MAHONING VALLEY Boardman worries about next storm
Some residents believe the flooding stems from poor township planning.
By JOHN W. GOODWIN JR.
VINDICATOR STAFF WRITER
BOARDMAN -- Township residents are drying out and assessing damages for the second time in three weeks -- most of them worrying about what lies beyond the next storm.
Gary Dawson, road superintendent, said the township had an unofficial count of 3.6 inches of rainfall Saturday evening. Floodwater was as deep as 4 feet, he said.
A visit to virtually any neighborhood will show the destruction left in the wake of Saturday's floods -- piles of furniture, carpeting, soiled clothes and family heirlooms stacked in front of homes.
Carpet lined the outside of each basement apartment window at Boulevard Club Apartments on West Boulevard on Monday afternoon. The apartments, some for the second time, were flooded, causing residents to be relocated until damages could be repaired.
Across the apartment grounds residents could be seen trying to recover. Some carried out mildewed furniture. Others tried to get vehicles started with floor mats airing out a short distance away.
Tara Drive neighborhood
The scene was being repeated on the other side of the township along Tara Drive. No destroyed items lined the curb, but almost every garage was filled with family valuables.
It was the second time in three weeks Tara Drive was inundated.
Dee Kountz could only shake her head while looking at the stacked power tools in her garage. She said the tools were taken out of the basement and put in the garage after the first flood in July to see what, if anything, could be salvaged. Now only one piece of equipment will start.
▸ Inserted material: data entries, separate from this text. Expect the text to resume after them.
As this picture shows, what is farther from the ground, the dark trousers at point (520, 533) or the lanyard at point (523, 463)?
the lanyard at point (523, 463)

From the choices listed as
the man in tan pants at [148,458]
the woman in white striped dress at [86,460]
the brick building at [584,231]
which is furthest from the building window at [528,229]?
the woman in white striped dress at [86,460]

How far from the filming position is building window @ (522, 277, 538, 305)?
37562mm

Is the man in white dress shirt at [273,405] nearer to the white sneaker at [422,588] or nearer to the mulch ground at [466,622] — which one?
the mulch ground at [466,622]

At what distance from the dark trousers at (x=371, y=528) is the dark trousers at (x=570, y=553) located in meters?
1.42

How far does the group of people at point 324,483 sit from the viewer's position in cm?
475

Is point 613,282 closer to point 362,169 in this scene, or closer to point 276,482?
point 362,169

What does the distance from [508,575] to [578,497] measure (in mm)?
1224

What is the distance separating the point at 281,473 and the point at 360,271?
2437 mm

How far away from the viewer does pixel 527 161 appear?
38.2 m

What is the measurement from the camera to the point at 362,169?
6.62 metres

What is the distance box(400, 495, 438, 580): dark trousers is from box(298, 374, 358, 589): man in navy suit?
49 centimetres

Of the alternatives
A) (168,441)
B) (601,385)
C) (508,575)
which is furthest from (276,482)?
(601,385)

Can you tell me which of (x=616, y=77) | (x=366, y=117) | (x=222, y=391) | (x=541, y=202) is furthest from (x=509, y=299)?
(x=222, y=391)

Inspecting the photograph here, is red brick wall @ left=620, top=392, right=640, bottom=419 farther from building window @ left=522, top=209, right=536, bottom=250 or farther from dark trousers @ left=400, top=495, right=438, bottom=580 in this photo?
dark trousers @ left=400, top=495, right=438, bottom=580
Kountz said she was in the process of installing a furnace to replace one lost in the earlier flood. She and a neighbor, in knee-deep water, were forced to tear down the new furnace before water from the second flood destroyed it as well. The furnace sits in pieces in her kitchen.
Her neighbors, Lynne and Tony Scacchetti, could not pull out the replacement water heater they installed after the first flood in July. The heater, which should have lasted 15 years, was destroyed after three weeks of use.
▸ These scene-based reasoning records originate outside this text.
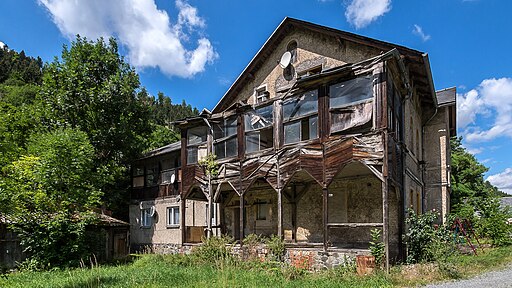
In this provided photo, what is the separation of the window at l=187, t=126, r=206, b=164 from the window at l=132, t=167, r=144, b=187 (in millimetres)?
8197

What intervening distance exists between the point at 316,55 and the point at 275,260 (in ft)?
31.5

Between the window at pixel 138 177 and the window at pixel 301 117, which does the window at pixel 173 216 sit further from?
the window at pixel 301 117

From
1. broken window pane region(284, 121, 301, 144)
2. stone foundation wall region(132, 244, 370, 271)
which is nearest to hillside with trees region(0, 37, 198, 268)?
stone foundation wall region(132, 244, 370, 271)

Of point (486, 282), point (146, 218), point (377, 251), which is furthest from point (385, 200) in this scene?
point (146, 218)

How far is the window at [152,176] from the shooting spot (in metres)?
26.6

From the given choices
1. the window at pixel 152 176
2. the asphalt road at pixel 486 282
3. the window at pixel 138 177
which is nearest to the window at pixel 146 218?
the window at pixel 152 176

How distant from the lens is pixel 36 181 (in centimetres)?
1872

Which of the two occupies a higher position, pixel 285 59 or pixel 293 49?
pixel 293 49

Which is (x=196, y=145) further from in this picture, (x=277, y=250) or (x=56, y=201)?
(x=277, y=250)

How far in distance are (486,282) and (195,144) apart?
1476cm

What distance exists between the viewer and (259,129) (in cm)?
1748

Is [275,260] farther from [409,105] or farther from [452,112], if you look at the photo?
[452,112]

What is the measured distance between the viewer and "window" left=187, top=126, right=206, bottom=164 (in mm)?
20672

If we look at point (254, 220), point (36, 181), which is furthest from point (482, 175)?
point (36, 181)
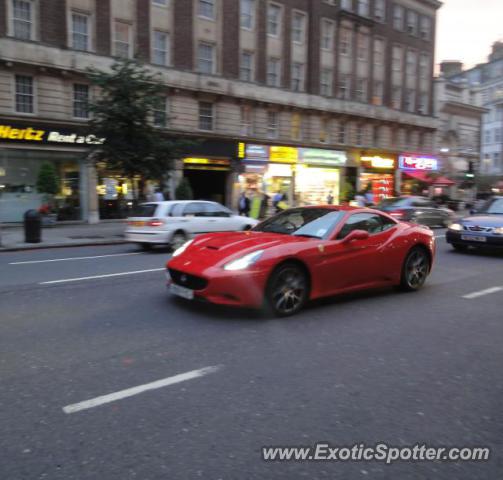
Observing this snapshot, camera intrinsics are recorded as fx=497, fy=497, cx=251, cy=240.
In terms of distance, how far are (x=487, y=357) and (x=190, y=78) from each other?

Tony Scacchetti estimates his loss from the first flood at about $30,000. To that total he will be adding a pool table and $3,000 worth of carpeting he finished pulling up Monday.
Most of the Tara Drive residents say they are reluctant to replace items lost in the flooding out of fear that the next big rain will just bring more destruction.
"The real big problem that people don't realize is the psychological effect this has," said Tony Scacchetti. "If it rains in the middle of the night we get up and head to the basement. You feel like you can't even go on vacation."
Who's to blame?
Many Tara Drive area residents feel the flooding can be attributed, in part, to poor planning by the township -- with all the development, rainwater has nowhere else to go.
"They don't look out for the little guy, but for these big businesses," said Kountz. "When you have a community that is 85 percent asphalt, where do you think all this water is going to go."
Zoning inspector Darren Crivelli said the township adopted the design criteria of the Mahoning County Engineer's Office for storm-water retention a number of years ago.
New developments, residential and commercial, he said, must adhere to those standards. He said the level of rain seen in the past few weeks would compromise any system.
"What jurisdiction can you go to that can take this much rain without flooding -- if they're out there then God bless them," he said. "With the Federal Emergency Management Agency here that should tell you this is a result of nature, not planning."